* **Parts of the exercise**
1 – Using the creditors' agreement, explain in one to three sentences why the Committee may declare the agreement terminated and what it must do once the agreement ends.
2 – According to the creditors' agreement, what share of the face value of all outstanding claims must creditors hold, at minimum, before the agreement can become operative?
3 – Write the next part of the creditors' agreement, picking up right after its last sentence.

10. Nothing in this agreement contained shall prevent any Creditor of the Company or any member of the Committee or any firm or corporation in which any of them are interested as officers or otherwise from making loans to the Company, or from purchasing in liquidation, reorganization or otherwise, or becoming members of a syndicate which may purchase, any or all of the assets of the Company, or from taking up, or becoming members of a syndicate which may take up, any or all of the indebtedness of the Company.

11. This agreement shall become operative whenever said Committee shall determine that in its judgment a sufficient number of Creditors, having a sufficient amount of claims to make the same effective have become parties hereto, but in no event shall this agreement become operative until signed by Creditors having not less than seventy-five per cent. (75%) in amount of the face value of all claims now outstanding against the Company, and when signed by the Company and by the Stockholders holding seventy-five per cent. (75%) of the issued and outstanding capital stock of said Company. Any creditor may become a party to this agreement with the consent of the Committee after it shall have become effective by signing a copy hereof and depositing the same with the Chairman of the Committee, together with a statement of his claim. It shall! continue in force until all claims have been paid in full with interest as aforesaid, or the property of the Company shall have been liquidated and distributed hereunder, or until some plan of reorganization shall have been accepted by the Creditors as hereinbefore provided; provided, however, that whenever in the judgment of the Committee this agreement can not be effectively carried out, the Committee shall have a right to declare this agreement terminated, and provided further that Creditors holding seventy-five per cent. (75%) of the amount of claims at any time remaining parties hereto may declare this agreement at an end; in either of which events, whether this agreement is terminated by the Committee as aforesaid or by the Creditors as aforesaid, the Committee, first having received payment or security for the payment of their expenses and all outstanding obligations of the corporation incurred by it or them under the terms of this agreement, shall do all the acts necessary to revest title to all claims and property in those entitled thereto.

12. If for any reason either the Stockholders who are owners of seventy-five per cent. (75%) of the issued and outstanding capital stock of said Company, or the Company shall neglect or refuse to become a party to this agreement, or if for any other reason the terms of this agreement 'can not be carried out in their entirety, or so far as they can not be carried out, then and in any such case the Creditors hereby authorize and empower the Committee to negotiate with the Company, the Stockholders and any other persons having interests in the property and assets of the said Company for any settlement of their claims and to present to the Creditors any plan for such settlement as the Committee may deem advisable; and in any such event as aforesaid, the Creditors further hereby authorize and empower the Committee to institute bankruptcy or other legal proceedings as they may be advised are necessary or advantageous in the circumstances. Such legal proceedings may be brought in the State or Federal Court as said Committee may determine.

* **Material**
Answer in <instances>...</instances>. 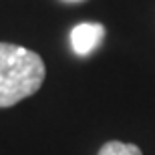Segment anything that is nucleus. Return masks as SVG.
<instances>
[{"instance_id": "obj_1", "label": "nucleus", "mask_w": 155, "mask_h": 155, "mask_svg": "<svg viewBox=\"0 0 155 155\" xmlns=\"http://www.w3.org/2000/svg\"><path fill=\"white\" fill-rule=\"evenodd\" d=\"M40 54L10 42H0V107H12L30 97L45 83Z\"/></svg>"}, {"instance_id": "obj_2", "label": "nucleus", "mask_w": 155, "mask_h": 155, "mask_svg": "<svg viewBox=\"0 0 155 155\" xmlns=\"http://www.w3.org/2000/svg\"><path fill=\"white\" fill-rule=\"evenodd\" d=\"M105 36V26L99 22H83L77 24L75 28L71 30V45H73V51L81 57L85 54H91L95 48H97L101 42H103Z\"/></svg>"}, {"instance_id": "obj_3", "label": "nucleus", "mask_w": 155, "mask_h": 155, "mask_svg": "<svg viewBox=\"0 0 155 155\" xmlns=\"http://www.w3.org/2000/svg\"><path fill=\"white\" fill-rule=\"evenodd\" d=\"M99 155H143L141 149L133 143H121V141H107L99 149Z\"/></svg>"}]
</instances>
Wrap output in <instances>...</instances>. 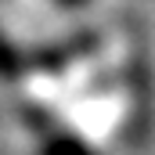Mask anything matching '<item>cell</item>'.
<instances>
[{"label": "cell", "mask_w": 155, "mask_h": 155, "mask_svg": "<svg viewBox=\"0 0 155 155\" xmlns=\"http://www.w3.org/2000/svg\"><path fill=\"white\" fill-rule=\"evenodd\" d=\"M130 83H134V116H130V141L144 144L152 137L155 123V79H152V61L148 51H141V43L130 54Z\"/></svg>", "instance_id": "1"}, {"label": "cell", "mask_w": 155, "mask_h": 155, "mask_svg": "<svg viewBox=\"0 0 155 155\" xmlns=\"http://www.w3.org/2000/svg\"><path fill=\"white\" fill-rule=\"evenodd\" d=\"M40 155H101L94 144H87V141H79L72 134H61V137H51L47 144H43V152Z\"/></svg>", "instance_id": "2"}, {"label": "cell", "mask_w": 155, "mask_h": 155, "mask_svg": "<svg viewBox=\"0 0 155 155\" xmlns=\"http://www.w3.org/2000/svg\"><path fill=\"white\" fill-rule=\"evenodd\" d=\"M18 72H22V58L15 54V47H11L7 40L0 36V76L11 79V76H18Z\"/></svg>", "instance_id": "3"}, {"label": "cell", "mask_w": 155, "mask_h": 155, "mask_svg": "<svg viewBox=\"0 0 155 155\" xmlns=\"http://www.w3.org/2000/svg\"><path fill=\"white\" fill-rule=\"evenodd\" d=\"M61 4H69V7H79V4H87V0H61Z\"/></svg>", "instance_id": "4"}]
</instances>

==

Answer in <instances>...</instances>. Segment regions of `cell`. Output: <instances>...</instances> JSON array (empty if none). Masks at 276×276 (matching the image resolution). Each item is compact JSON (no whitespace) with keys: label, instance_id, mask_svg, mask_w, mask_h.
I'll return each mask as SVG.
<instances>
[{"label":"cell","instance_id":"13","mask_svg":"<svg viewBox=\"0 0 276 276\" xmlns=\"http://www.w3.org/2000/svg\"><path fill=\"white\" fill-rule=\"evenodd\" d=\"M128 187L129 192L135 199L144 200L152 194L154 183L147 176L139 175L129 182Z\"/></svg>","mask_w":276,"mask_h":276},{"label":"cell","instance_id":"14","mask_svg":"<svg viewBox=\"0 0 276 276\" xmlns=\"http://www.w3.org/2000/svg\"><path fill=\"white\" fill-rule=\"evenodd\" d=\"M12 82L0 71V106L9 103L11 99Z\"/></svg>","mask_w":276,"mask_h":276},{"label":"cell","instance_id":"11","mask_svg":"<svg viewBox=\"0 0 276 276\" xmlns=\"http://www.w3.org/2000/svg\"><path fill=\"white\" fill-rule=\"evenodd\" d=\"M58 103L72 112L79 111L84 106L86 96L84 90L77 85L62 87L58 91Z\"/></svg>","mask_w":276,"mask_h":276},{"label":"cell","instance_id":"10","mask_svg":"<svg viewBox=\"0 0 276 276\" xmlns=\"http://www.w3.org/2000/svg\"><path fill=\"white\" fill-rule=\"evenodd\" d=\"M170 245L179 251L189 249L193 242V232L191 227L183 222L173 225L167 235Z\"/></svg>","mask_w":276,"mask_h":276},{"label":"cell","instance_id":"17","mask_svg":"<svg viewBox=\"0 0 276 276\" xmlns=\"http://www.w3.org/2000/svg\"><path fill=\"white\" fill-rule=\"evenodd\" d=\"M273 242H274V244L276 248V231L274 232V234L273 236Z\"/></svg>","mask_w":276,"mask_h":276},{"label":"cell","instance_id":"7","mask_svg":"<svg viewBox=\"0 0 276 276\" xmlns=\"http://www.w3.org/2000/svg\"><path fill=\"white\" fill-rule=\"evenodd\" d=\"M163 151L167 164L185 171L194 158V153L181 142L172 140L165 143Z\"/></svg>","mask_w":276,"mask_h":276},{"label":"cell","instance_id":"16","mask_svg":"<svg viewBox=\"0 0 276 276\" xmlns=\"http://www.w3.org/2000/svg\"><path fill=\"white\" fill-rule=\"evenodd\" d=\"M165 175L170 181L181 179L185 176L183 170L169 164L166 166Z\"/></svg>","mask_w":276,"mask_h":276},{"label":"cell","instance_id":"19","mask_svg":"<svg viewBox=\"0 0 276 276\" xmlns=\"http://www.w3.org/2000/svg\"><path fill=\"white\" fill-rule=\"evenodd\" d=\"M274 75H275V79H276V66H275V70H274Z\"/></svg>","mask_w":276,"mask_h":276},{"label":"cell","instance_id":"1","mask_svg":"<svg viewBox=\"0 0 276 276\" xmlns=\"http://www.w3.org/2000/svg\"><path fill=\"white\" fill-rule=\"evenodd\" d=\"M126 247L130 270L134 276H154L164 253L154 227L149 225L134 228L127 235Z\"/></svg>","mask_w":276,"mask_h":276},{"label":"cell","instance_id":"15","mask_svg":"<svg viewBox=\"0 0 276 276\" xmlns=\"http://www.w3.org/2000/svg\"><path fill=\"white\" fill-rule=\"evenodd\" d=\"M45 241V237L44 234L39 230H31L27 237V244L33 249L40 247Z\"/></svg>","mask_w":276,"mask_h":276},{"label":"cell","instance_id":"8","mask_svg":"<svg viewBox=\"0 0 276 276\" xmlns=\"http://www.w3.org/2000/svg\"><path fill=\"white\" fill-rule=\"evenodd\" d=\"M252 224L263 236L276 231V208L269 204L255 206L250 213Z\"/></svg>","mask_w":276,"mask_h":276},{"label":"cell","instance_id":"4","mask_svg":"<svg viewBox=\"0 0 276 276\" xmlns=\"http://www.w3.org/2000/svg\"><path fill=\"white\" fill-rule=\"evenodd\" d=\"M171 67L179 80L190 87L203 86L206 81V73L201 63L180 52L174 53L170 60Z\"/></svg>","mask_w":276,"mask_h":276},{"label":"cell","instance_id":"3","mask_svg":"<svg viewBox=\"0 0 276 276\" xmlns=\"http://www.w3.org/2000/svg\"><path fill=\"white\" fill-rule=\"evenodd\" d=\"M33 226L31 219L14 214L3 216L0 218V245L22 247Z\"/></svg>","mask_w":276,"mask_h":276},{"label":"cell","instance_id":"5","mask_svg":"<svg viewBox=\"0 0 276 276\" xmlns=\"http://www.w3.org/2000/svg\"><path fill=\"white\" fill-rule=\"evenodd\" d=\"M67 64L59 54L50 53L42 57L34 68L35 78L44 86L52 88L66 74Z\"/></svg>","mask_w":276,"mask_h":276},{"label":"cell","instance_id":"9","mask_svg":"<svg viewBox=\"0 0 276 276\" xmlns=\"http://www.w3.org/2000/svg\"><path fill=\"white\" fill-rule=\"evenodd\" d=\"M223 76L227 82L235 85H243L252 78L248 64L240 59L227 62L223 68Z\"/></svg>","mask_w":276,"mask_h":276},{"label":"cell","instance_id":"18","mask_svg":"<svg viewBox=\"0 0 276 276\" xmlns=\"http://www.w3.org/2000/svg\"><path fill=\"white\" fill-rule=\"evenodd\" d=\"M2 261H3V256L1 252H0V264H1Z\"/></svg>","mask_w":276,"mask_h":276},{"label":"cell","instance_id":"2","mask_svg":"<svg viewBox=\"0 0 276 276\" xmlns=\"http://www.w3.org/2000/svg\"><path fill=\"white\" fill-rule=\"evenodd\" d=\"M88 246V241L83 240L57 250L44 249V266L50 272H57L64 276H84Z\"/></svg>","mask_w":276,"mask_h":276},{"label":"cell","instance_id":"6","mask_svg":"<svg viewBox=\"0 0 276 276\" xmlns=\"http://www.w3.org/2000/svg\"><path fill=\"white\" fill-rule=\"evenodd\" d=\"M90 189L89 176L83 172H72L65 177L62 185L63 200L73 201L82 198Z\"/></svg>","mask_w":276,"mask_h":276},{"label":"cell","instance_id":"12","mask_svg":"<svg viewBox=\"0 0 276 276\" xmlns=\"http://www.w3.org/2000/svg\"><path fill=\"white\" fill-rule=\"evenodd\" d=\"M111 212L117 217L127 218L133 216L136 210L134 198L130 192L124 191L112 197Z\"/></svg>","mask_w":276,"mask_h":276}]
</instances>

* **Answers**
1 – The Committee may declare the agreement terminated whenever, in its judgment, the agreement cannot be effectively carried out. After termination, and once it has received payment or security for its expenses and for the obligations it incurred under the agreement, the Committee must do all acts necessary to revest title to all claims and property in those entitled to them.

2 – Not less than seventy-five per cent. (75%).

3 –
13. Wherever in this agreement it is stated that the Company shall do any act when directed so to do by the Committee, or whenever the Committee is authorized to perform any duty which should be performed through the legal action of the corporation, it is understood and intended that all acts which are required to be done by the Company shall be done by the Board of Directors, in accordance with the judgment of said Board and in accordance with the laws governing the actions of corporations under the laws of the State of Ohio, and in accordance with the charter and the by-laws of the corporation.

14. The Committee is not to be under any obligations, express or implied, to any creditor who shall not become a party to this agreement and file his claim as provided herein, nor shall any such creditor have any right or claim whatsoever under or by virtue of this agreement.

15. The Committee is hereby authorized to construe this agreement, and its construction of the same made in good faith shall be final and binding.

16. Neither this agreement nor any provision hereof shall be construed as a recognition of the validity or amount of the claim against the Company of any person, whether or not he shall be a party to this agreement.

17. A correct copy of this agreement shall be deposited with each member of the Committee and with said the X. Y. Bank for the inspection of such person or persons as may have a right to examine and inspect the same.

18. This agreement may be signed in multiple with the same force and effect as if all the signatures thereon were upon one paper and made on the same date. It shall be binding upon the heirs, executors, administrators, successors and assigns of the parties hereto.

Witness the signatures of the parties hereto, as of the date first above written: The X. Y. Company,

By A. B., Its President, Party of the First Part.

Attest: C. D., As Secretary.

E. F., Owner of---------Shares---------, G. H., Owner of---------Shares---------, etc., Parties of the Second Part.

A. B., C. D., etc., Parties of the Third Part.

L. M., P. R., S. T., Parties of the Fourth Part.

See references under Sec. 3834.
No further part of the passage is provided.